Ireland's National Short-Term Letting Register Goes Live as New Rental Laws Reshape Housing Market
Ireland's national Short-Term Letting Register has gone live, requiring anyone offering paid accommodation for twenty-one nights or less to register annually with Fáilte Ireland and display a valid registration number on all online listings, as part of a sweeping package of rental market reforms that also includes a national rent control system and new security of tenure protections for long-term tenants.
Background
The proliferation of short-term holiday lets — primarily through platforms such as Airbnb and Booking.com — has been a contentious issue in Ireland for the better part of a decade. In cities such as Dublin, Cork, and Galway, and in popular tourist destinations such as Kerry and Connemara, the conversion of residential properties to short-term holiday lets has been identified as a significant contributor to the reduction in the supply of long-term rental accommodation, driving up rents and making it harder for workers and families to find affordable homes.
Previous attempts to regulate the short-term letting market in Ireland were hampered by enforcement difficulties and by legal challenges from property owners who argued that restrictions on their ability to let their properties constituted an interference with their property rights. The new register, which was provided for in the Planning and Development Act 2024, takes a different approach, focusing on transparency and compliance rather than outright prohibition.

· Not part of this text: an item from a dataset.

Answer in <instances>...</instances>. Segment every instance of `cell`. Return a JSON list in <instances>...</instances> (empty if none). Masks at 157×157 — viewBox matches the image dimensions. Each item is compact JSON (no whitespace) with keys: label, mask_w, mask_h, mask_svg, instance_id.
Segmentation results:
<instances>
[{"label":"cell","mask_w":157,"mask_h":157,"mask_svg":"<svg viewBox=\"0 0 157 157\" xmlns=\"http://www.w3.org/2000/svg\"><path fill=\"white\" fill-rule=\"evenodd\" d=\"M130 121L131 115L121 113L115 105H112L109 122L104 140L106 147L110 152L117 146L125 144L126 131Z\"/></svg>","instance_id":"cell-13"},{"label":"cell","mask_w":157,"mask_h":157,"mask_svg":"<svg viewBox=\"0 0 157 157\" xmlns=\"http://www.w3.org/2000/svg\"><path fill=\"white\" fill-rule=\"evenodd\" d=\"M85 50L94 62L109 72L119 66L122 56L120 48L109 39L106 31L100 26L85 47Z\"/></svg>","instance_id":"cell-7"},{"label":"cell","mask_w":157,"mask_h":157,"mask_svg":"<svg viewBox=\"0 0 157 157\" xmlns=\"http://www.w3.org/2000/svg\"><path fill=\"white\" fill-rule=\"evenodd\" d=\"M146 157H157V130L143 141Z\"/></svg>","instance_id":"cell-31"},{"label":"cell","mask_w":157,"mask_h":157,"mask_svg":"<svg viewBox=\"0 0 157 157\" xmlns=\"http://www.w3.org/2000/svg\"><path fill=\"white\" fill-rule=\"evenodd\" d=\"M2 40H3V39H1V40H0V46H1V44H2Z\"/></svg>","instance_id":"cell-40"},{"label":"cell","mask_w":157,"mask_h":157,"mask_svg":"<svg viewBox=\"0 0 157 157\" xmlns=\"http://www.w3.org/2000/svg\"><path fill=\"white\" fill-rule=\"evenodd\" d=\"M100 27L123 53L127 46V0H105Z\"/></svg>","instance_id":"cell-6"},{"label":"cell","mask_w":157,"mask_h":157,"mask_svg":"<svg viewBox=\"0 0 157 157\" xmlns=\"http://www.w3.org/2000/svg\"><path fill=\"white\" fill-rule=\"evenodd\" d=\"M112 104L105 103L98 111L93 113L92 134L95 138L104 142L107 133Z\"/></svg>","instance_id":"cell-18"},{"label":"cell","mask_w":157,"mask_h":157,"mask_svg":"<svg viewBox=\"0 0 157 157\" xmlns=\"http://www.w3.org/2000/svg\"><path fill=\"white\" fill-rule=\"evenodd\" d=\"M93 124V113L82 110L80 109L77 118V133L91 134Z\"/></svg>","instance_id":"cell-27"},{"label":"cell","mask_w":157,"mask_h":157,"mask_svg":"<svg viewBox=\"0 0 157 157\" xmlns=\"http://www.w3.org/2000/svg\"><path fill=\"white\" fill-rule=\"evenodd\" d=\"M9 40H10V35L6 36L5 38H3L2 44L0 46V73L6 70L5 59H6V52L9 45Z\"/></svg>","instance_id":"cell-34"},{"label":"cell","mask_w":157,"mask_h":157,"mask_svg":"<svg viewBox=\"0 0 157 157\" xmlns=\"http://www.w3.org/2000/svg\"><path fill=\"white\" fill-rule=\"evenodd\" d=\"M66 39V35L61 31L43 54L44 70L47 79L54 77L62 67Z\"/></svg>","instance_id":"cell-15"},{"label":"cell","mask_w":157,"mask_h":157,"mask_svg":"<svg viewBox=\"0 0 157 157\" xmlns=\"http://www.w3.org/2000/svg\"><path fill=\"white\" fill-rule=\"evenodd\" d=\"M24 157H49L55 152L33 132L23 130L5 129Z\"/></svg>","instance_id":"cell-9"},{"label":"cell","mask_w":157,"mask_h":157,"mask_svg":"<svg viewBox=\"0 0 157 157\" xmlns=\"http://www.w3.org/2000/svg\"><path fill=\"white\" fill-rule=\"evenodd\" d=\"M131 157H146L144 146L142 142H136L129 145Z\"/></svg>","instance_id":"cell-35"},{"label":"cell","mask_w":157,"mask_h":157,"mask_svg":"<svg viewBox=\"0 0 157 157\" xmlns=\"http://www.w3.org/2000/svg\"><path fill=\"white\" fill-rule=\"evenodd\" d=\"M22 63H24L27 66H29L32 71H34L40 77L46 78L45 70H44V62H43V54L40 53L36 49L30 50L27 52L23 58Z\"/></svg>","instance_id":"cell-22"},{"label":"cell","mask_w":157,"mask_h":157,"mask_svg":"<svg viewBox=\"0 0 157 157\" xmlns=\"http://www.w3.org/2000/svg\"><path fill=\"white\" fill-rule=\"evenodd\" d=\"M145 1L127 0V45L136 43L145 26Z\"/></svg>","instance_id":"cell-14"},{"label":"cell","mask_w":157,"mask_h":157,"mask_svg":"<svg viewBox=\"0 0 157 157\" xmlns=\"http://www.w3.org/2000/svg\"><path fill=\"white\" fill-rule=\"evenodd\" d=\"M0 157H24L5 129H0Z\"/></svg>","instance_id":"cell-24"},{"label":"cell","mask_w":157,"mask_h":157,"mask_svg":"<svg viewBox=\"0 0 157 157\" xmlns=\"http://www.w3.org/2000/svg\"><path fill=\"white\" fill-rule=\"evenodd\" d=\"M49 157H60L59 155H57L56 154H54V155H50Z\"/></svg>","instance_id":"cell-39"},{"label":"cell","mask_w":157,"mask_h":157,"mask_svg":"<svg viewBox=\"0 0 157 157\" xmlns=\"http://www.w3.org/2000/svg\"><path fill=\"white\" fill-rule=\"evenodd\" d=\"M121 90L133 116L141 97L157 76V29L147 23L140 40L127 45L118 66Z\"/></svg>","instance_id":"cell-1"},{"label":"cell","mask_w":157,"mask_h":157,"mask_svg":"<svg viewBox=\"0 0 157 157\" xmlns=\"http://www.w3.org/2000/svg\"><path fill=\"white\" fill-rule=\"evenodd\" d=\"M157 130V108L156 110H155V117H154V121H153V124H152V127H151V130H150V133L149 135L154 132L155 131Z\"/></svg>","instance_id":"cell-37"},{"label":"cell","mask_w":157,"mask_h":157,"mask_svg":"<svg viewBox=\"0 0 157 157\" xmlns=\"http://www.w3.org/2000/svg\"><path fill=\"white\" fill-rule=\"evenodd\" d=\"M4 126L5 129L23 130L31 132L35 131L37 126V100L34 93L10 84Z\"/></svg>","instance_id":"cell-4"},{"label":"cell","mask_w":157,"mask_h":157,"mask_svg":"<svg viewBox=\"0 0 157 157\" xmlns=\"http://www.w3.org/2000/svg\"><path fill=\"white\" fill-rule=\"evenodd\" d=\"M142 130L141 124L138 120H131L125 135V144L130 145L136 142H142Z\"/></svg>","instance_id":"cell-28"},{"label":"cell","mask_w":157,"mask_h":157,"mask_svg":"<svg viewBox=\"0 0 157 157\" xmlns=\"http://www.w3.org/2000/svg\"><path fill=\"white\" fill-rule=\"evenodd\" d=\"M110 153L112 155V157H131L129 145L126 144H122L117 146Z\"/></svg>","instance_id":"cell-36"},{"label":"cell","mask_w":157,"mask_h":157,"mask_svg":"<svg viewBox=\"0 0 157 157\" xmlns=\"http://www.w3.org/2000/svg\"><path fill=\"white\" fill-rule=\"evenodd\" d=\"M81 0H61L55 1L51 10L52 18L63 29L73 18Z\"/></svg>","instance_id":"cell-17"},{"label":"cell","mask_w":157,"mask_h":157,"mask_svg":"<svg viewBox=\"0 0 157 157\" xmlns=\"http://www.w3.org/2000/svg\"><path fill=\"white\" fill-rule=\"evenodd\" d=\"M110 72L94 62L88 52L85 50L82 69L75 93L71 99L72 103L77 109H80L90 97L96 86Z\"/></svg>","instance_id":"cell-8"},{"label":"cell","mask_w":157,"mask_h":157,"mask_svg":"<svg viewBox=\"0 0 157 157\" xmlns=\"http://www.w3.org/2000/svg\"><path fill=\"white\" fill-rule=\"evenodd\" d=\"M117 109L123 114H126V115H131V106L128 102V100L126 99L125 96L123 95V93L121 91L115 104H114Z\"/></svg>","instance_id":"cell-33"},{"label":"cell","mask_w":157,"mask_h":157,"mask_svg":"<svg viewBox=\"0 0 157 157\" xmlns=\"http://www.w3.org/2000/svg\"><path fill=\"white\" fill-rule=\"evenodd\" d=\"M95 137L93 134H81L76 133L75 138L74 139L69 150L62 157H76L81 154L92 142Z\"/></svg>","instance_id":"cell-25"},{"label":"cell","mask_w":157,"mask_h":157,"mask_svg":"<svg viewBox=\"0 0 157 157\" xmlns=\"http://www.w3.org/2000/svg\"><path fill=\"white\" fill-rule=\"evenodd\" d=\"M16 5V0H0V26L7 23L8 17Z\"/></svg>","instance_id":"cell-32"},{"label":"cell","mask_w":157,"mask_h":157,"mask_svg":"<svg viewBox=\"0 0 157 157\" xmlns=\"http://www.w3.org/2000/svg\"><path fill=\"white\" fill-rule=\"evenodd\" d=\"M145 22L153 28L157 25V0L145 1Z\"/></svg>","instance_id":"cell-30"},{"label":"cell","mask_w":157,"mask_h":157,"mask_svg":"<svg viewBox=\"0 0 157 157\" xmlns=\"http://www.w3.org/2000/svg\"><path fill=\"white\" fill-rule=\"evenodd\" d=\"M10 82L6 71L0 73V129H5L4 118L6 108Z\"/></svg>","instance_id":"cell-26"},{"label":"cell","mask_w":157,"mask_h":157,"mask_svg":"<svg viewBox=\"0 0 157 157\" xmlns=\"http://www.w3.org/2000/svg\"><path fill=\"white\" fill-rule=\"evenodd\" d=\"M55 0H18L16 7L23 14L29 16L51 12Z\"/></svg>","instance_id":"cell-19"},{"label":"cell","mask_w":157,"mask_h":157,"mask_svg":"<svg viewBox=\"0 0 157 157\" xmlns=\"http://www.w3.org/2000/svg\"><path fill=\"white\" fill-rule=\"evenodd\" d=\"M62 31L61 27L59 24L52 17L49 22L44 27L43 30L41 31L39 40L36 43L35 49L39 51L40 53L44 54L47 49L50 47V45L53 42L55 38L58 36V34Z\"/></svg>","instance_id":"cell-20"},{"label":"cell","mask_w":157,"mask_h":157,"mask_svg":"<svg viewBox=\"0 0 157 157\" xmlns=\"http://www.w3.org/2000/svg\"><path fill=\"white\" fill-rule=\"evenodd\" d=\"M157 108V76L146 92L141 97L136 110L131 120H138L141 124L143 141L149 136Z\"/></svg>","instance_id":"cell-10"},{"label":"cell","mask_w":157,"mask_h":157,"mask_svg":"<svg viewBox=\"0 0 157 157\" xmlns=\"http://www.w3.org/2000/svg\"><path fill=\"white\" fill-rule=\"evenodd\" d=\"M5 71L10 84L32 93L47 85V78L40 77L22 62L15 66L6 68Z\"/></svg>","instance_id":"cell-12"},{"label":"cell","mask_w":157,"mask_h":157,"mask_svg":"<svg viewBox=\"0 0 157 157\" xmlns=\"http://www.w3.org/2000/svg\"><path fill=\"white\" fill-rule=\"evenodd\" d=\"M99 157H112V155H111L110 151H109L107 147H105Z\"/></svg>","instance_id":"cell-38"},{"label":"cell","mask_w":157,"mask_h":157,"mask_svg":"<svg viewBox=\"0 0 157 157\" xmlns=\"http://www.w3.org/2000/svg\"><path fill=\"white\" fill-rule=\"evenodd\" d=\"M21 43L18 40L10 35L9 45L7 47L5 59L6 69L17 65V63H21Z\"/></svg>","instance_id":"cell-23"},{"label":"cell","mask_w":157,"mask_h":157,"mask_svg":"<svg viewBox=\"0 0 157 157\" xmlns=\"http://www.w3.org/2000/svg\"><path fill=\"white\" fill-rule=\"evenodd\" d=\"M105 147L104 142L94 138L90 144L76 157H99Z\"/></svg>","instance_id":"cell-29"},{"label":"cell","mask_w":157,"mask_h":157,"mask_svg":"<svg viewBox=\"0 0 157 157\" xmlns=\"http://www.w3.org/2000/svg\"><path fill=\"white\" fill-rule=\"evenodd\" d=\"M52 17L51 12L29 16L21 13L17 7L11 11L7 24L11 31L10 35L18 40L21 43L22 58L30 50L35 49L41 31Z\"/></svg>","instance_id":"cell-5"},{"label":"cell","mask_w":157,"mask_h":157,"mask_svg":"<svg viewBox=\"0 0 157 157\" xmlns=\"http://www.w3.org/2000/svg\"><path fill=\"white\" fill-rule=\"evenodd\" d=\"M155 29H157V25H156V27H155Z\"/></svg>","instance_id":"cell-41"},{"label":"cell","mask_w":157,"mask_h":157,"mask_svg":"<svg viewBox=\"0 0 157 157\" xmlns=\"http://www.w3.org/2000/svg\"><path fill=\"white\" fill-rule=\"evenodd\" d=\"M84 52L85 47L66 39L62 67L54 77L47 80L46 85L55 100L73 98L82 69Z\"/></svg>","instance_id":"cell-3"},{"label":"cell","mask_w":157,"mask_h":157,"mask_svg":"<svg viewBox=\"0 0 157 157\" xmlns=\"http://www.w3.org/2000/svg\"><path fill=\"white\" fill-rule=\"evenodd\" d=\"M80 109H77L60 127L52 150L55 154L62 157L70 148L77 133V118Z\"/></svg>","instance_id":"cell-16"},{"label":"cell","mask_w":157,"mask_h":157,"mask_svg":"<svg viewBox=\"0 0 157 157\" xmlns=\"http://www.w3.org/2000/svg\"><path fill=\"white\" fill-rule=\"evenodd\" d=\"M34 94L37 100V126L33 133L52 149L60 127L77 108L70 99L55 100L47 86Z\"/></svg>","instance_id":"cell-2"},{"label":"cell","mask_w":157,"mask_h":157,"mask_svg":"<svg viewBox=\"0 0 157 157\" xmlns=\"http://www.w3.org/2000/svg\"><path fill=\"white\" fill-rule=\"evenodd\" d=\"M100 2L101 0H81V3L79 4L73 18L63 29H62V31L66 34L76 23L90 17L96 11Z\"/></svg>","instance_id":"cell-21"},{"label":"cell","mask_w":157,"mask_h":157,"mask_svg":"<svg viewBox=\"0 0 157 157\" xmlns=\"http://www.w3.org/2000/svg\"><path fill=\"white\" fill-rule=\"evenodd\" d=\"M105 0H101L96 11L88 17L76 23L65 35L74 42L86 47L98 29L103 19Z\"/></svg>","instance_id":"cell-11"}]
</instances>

The register operates alongside a separate set of reforms to the long-term private rental market that came into force on 1 March 2026. These reforms, which were introduced through the Residential Tenancies (Amendment) Act 2025, established a national rent control system and created new security of tenure protections for tenants in private rented accommodation.
Key Developments
Under the new Short-Term Letting Register, all hosts offering paid accommodation for twenty-one nights or less — whether in their own home, a second property, or a commercial premises — must register annually with Fáilte Ireland. The registration process requires hosts to confirm that they have the necessary planning permission for short-term letting and to provide details of the property and the number of nights per year for which it is let. A valid registration number must be displayed on all online listings, and platforms such as Airbnb are required to remove listings that do not display a valid number.
The registration fee is €100 per year for properties in designated rent pressure zones — the areas of highest housing demand, which include Dublin, Cork, Galway, Limerick, and Waterford — and €50 per year for properties outside these zones. Properties in rent pressure zones that are let for more than ninety nights per year require planning permission for change of use, a requirement that is expected to bring a significant number of properties back into the long-term rental market.
The long-term rental reforms that came into force in March include a national rent control system that caps annual rent increases at 2% or the rate of inflation, whichever is lower. The reforms also create six-year "Tenancies of Minimum Duration," which provide tenants with greater security of tenure than the previous four-year cycle. However, a provision that allows landlords to reset rent to market rates when a property becomes vacant has been criticised by tenant advocacy groups as a significant loophole.
Why It Matters
The introduction of the Short-Term Letting Register represents a significant step in Ireland's long-running effort to bring the holiday let market under regulatory control. The register's effectiveness will depend heavily on enforcement — specifically, on whether Fáilte Ireland and local planning authorities have the resources to identify and act against non-compliant hosts. Previous regulatory initiatives in this area have been undermined by a lack of enforcement capacity, and there are concerns that the same problem may recur.
The broader package of rental reforms is the most significant intervention in the private rental market since the introduction of rent pressure zones in 2016. Whether the 2% rent cap will be effective in stabilising rents depends on whether it can be enforced consistently across the country, and on whether the loophole allowing market-rate resets on vacancy is exploited by landlords seeking to circumvent the cap.
Local Impact
In Dublin, where the short-term letting market is most concentrated, the register is expected to bring several thousand properties back into the long-term rental market over the next twelve months. Dublin City Council's planning enforcement team has been allocated additional resources to investigate non-compliant listings, and the council has confirmed that it will work with Fáilte Ireland to cross-reference the register against planning records.
In popular tourist areas such as Killarney, Dingle, and the Aran Islands, the register is expected to have a more complex effect, as short-term letting is a significant source of income for many local households and a key component of the tourism economy. Fáilte Ireland has confirmed that it will take a proportionate approach to enforcement in these areas, focusing initially on commercial operators rather than individual homeowners.
What's Next
Fáilte Ireland will publish the first quarterly report on register compliance in October 2026. The Department of Housing has committed to reviewing the effectiveness of the ninety-night cap in rent pressure zones after twelve months of operation. A Dáil committee hearing on the implementation of the rental reforms is scheduled for September 2026, at which Fáilte Ireland and the Residential Tenancies Board will be asked to give evidence on early compliance rates.